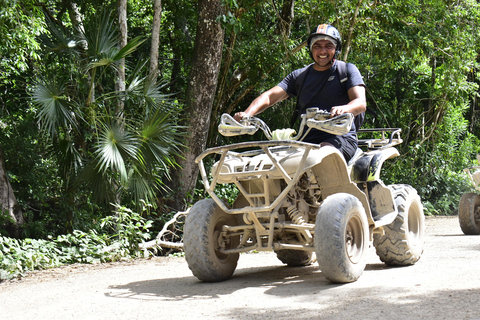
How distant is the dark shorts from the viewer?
17.9 ft

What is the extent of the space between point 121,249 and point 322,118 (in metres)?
4.65

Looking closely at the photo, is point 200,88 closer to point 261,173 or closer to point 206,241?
point 206,241

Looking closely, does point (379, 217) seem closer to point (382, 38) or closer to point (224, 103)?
point (224, 103)

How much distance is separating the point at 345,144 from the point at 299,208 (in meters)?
0.77

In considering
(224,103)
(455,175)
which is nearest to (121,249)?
(224,103)

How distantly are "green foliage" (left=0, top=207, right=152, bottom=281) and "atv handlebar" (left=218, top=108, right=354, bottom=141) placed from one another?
141 inches

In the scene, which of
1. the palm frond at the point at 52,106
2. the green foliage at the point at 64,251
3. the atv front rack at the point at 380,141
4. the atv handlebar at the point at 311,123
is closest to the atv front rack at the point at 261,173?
the atv handlebar at the point at 311,123

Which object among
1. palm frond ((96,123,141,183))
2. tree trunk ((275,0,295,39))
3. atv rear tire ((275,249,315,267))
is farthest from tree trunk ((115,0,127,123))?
atv rear tire ((275,249,315,267))

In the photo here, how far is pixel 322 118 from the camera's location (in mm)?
4969

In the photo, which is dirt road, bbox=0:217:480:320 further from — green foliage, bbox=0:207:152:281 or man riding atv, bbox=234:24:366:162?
man riding atv, bbox=234:24:366:162

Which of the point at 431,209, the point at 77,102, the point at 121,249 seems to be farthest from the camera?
the point at 431,209

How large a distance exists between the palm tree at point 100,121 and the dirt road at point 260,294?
241cm

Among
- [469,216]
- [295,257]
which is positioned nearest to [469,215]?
[469,216]

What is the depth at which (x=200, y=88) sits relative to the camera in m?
10.9
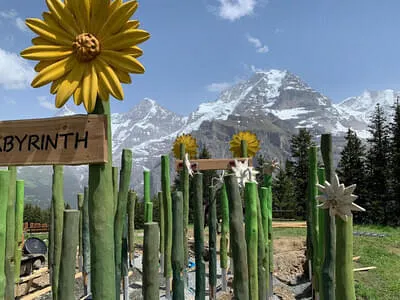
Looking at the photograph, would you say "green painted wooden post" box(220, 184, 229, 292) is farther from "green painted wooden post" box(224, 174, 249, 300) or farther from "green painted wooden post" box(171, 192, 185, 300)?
"green painted wooden post" box(224, 174, 249, 300)

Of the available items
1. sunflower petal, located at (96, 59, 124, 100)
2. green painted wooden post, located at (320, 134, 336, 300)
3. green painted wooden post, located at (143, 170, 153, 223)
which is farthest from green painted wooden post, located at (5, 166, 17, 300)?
green painted wooden post, located at (143, 170, 153, 223)

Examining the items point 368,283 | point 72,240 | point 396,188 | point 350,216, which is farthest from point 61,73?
point 396,188

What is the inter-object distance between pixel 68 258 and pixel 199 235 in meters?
1.84

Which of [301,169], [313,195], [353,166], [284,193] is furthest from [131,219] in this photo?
[284,193]

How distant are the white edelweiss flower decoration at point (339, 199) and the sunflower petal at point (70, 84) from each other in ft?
4.34

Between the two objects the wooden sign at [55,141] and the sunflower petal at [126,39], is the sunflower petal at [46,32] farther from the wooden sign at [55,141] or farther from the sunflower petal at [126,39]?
the wooden sign at [55,141]

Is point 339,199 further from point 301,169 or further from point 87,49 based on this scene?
point 301,169

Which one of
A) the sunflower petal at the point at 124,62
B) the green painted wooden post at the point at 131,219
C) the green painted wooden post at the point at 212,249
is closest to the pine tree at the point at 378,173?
the green painted wooden post at the point at 131,219

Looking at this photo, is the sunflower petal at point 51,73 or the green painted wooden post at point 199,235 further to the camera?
the green painted wooden post at point 199,235

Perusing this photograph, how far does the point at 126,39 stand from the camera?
163cm

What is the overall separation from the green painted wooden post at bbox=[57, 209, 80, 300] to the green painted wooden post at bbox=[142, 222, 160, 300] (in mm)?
399

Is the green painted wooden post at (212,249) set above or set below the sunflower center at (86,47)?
below

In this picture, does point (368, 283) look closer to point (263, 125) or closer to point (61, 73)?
point (61, 73)

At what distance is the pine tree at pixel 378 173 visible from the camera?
64.1 ft
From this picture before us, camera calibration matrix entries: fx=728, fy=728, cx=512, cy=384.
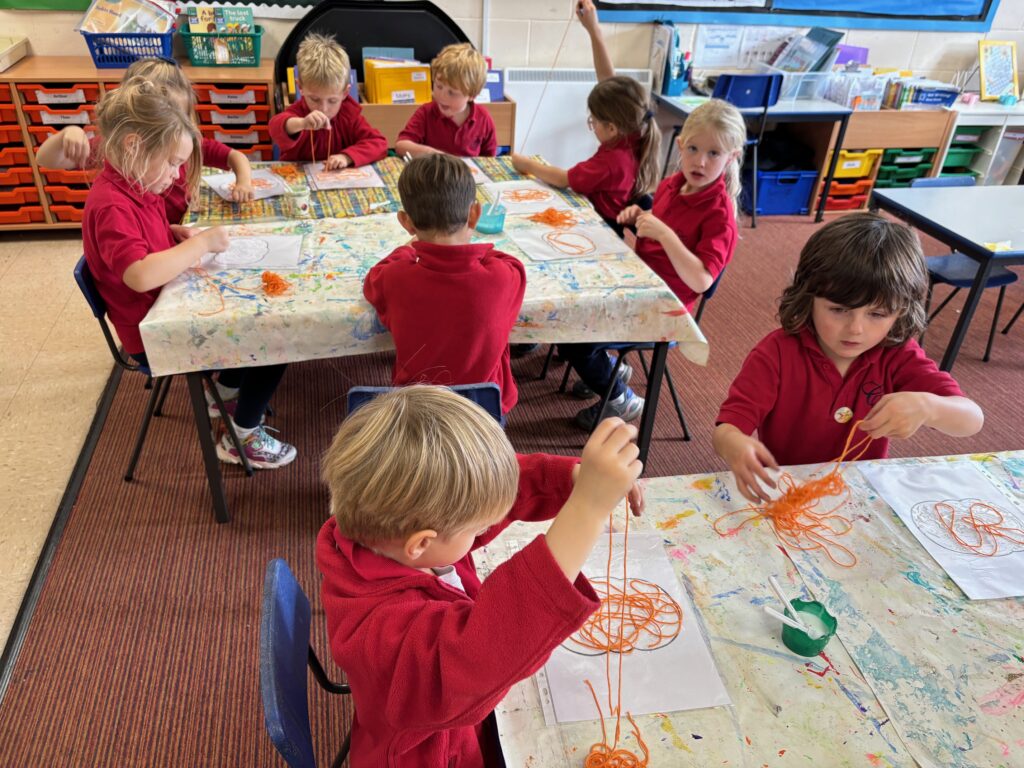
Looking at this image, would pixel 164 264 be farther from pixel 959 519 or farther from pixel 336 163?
pixel 959 519

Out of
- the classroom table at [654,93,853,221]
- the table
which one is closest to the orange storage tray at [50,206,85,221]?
the classroom table at [654,93,853,221]

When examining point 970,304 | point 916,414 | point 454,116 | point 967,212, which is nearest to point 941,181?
point 967,212

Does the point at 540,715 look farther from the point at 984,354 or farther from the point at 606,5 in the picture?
the point at 606,5

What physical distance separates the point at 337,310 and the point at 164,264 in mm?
Answer: 445

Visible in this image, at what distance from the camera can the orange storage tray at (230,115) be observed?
3.67 metres

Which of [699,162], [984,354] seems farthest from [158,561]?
[984,354]

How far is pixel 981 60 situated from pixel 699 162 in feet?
12.7

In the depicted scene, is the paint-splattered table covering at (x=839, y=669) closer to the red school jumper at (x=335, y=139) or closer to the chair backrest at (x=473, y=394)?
the chair backrest at (x=473, y=394)

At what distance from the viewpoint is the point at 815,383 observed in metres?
1.50

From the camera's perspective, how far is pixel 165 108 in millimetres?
1843

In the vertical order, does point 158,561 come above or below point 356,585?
below

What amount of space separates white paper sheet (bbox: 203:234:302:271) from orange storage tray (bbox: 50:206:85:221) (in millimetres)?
2279

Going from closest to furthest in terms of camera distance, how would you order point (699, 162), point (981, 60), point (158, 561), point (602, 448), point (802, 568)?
point (602, 448) → point (802, 568) → point (158, 561) → point (699, 162) → point (981, 60)

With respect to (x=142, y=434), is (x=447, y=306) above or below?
above
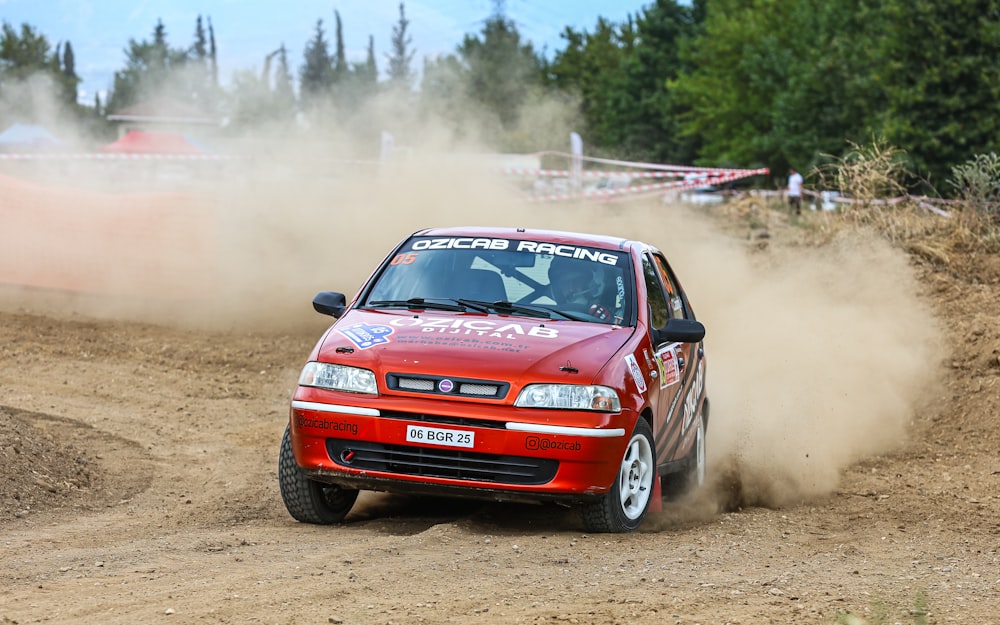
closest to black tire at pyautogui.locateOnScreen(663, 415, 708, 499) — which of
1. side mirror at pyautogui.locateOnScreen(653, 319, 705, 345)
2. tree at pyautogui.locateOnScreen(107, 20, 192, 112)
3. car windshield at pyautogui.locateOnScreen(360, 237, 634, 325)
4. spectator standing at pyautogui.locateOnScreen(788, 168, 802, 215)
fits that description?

===============

SET TASK →
Please copy the data above word for word, from the line containing "How far is pixel 981" through the end of the data, including both ends. Leave the pictures out of your copy.

THE COMPLETED TASK →
How far is pixel 981 60 situated from pixel 699 162 in feet?
12.7

In the depicted scene, is the paint-splattered table covering at (x=839, y=669) closer to the red school jumper at (x=335, y=139) or closer to the chair backrest at (x=473, y=394)?
the chair backrest at (x=473, y=394)

At what distance from the viewpoint is the point at 815,383 observed in metres?
1.50

From the camera's perspective, how far is pixel 165 108 in millimetres?
1843

In the vertical order, does point 158,561 come above or below point 356,585?
below

What amount of space separates white paper sheet (bbox: 203:234:302:271) from orange storage tray (bbox: 50:206:85:221) (in millimetres)?
2279

Going from closest to furthest in terms of camera distance, how would you order point (699, 162), point (981, 60), point (158, 561), point (602, 448), point (802, 568)?
point (602, 448) → point (802, 568) → point (158, 561) → point (699, 162) → point (981, 60)

With respect to (x=142, y=434), is (x=447, y=306) above or below?
above
closest to black tire at pyautogui.locateOnScreen(663, 415, 708, 499) — which of
1. side mirror at pyautogui.locateOnScreen(653, 319, 705, 345)
2. tree at pyautogui.locateOnScreen(107, 20, 192, 112)
3. car windshield at pyautogui.locateOnScreen(360, 237, 634, 325)
4. spectator standing at pyautogui.locateOnScreen(788, 168, 802, 215)
fits that description?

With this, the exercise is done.